Los museos y galerías siguen siendo la mayor atracción de la ciudad por la calidad de sus instituciones y su gratuidad. Vi Facing the Modern: The Portrait in Vienna 1900 en la National Gallery…. Ver a Klimt, a Kokoshka o a Shiele juntos fue una interesante experiencia, no siempre posible, para entender el expresionismo germánico. Asociar a los tres el ascenso de la ciudad de Viena al psicoanálisis y al soporte de la gran burguesía, confirma lo dicho en el primer párrafo: la ciudad es un vertedero de ideas cuando hay demanda social y condiciones para ello. Fui a la más que notable Saatchi Gallery a ver una monográfica de los artistas jóvenes y no tan jóvenes que viven hoy en Londres llamada Body Language…y por supuesto a la guinda y siempre sorprendente Tate Modern. Esta fábrica de sueños en grande y punto de reunión de los que amamos el arte contemporáneo. Vi los trípticos de Francis Bacon y, un pequeño autorretrato de Lucien Freud y una hermosa sala dedicada sólo a Cy Towmbly; increíble sus lienzos gigantes de trazos rojos en espiral.
Hice también lo clásico y algunas veces estúpido: recorrer los muelles junto al Támesis en marejada alta. Ir a Saint Paul y encontrar la catedral a punto de cerrar. Ir a la Torre de Londres y fantasear con los martirios humanos que cuentan las leyendas. Observar el Big Ben desde la vista clásica del puente. Ir al Palacio de Buckingham… por decir que has ido. Entrar en un pub a tomar una manzanilla con anís, en vez de una cerveza negra.

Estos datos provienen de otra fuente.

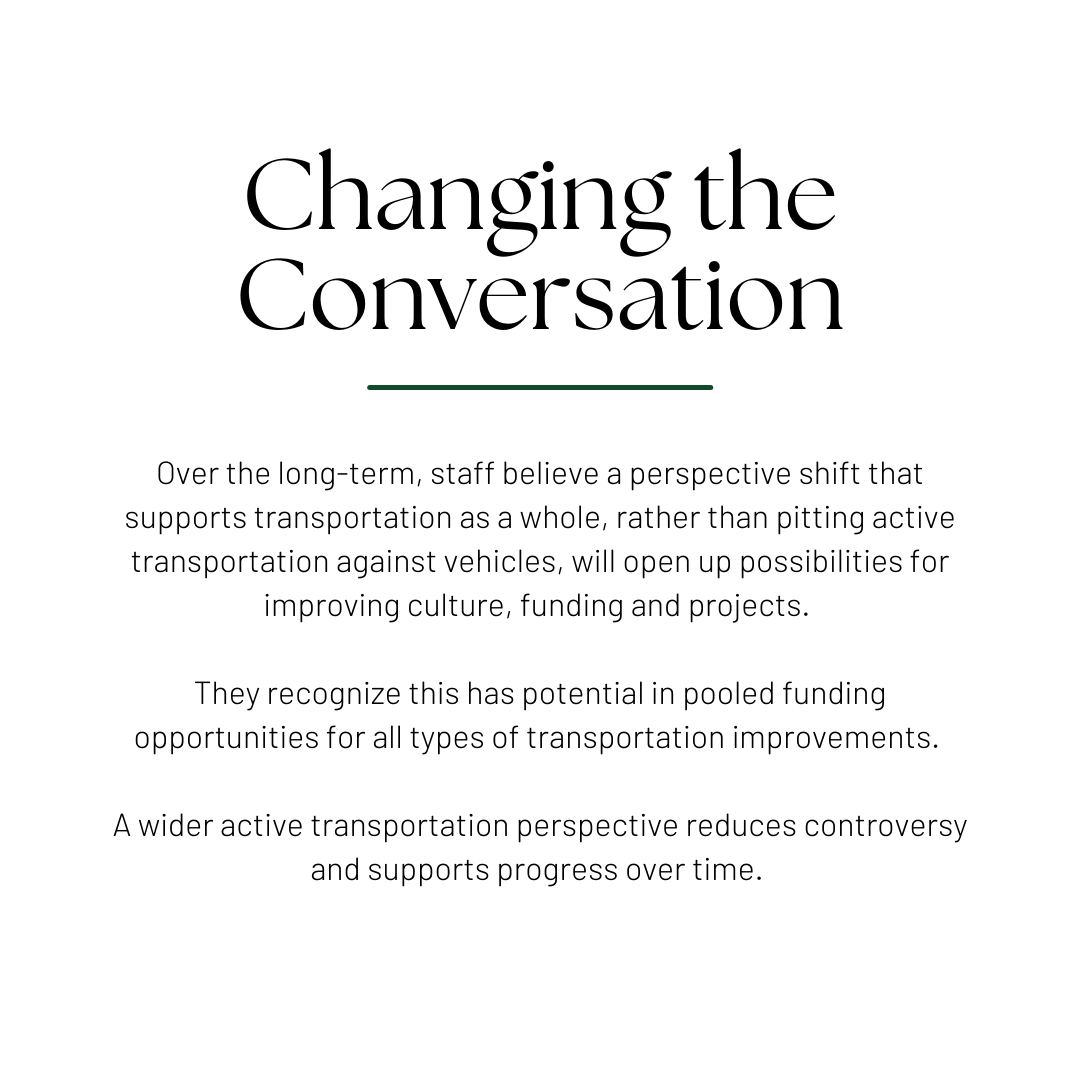 Changing the Conversation

Over the long-term, staff believe a perspective shift that supports transportation as a whole, rather than pitting active transportation against vehicles, will open up possibilities for improving culture, funding and projects.

They recognize this has potential in pooled funding opportunities for all types of transportation improvements.

A wider active transportation perspective reduces controversy and supports progress over time.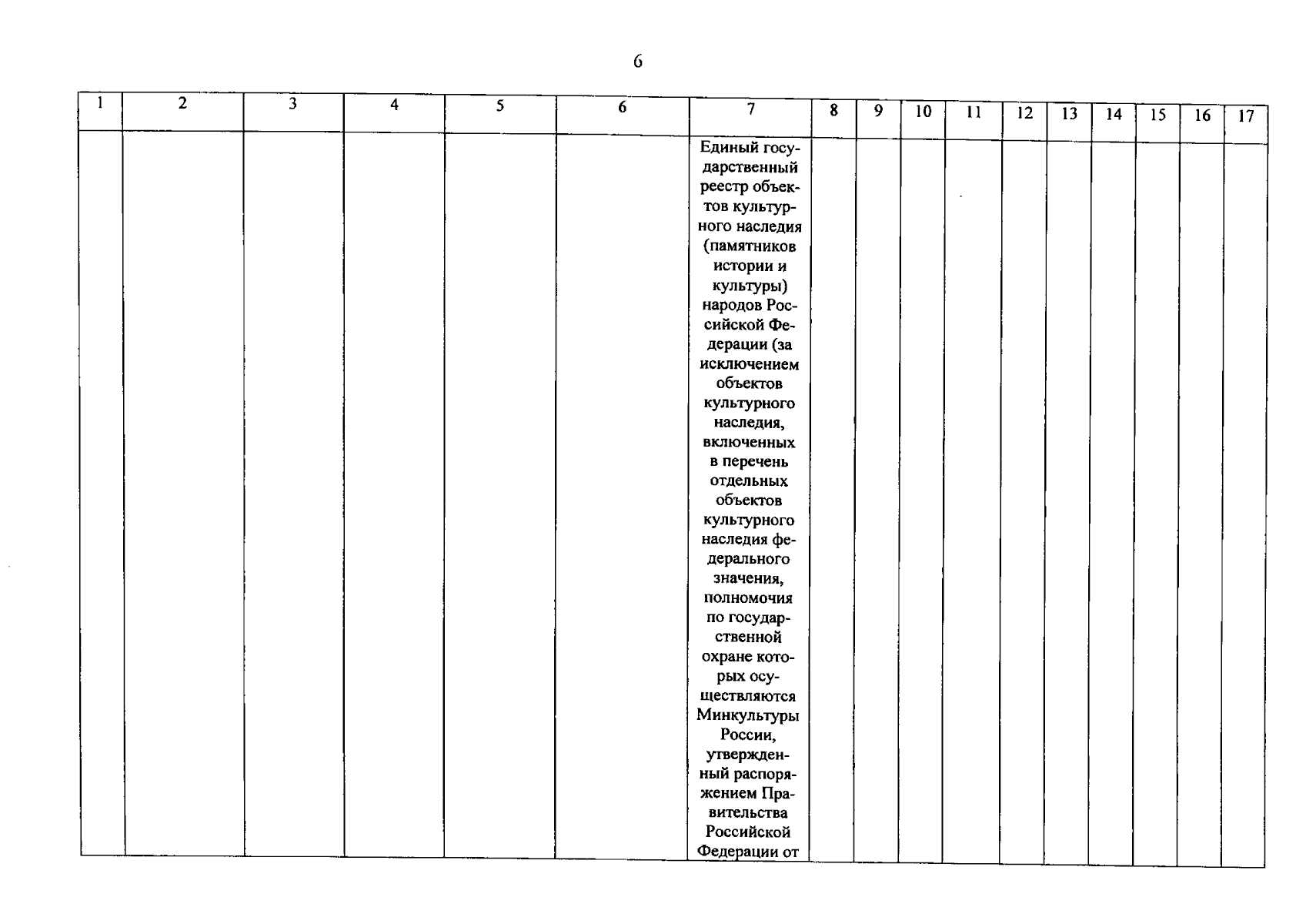 6

| 1 | 2 | 3 | 4 | 5 | 6 | 7 | 8 | 9 | 10 | 11 | 12 | 13 | 14 | 15 | 16 | 17 |
|---|---|---|---|---|---|---|---|---|---|---|---|---|---|---|---|---|
| | | | | | | Единый государственный реестр объектов культурного наследия (памятников истории и культуры) народов Российской Федерации (за исключением объектов культурного наследия, включенных в перечень отдельных объектов культурного наследия федерального значения, полномочия по государственной охране которых осуществляются Минкультуры России, утвержденный распоряжением Правительства Российской Федерации от | | | | | | | | | | |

Llegar a Harrod´s y buscar una tacita de cerámica de cuando se casaron Diana y el príncipe de Gales (uno también es un “idiota” social) para regalárselo a tu madre y renunciar a ello por el importe de su valor (muy catalán), hacer una foto a los dependientes con su sombrerito blanco y observar los vinos y coñacs franceses de sus bodegas; algunos al increíble precio de $15.000 un Chateau Latour de 1997, y una botella de Armangac de $ 113.000. Recorrí Chelsea, Hampsteand, el East End, Primrose Hill, Westminster, La City, Notting Hill, Hyde Park, South Bank… y este hermoso mercadillo ubicado en Camden donde lo multitudinario, lo cutre, lo único, lo antiguo y lo barato hacen un matrimonio en grupo de primer orden. Me perdí, también, entre los pasillos del Borough Market, esta cuna de la alimentación gourmet británica, y me hice amigo de un chocolatero al probar su particular tableta de 75% de cacao de Saint Lucie con pieles “confitadas” de naranja amarga… insuperable.
También visité un hospital de urgencias antes de coger el avión. Allí pude comprobar la amabilidad y la atención de los médicos y enfermeros británicos por una gastroenteritis el primer día del año al grito de Help me… I have a stomach pain please. Unas nueces rancias compradas en un tiendecita de paquis jodieron la entrada del año. Al salir, le agradecí al sol y al frío la bienvenida y despedida que me dieron. Por eso pienso que Londres no era Londres sin su neblina plúmbea ante mis ojos… que le vamos hacer.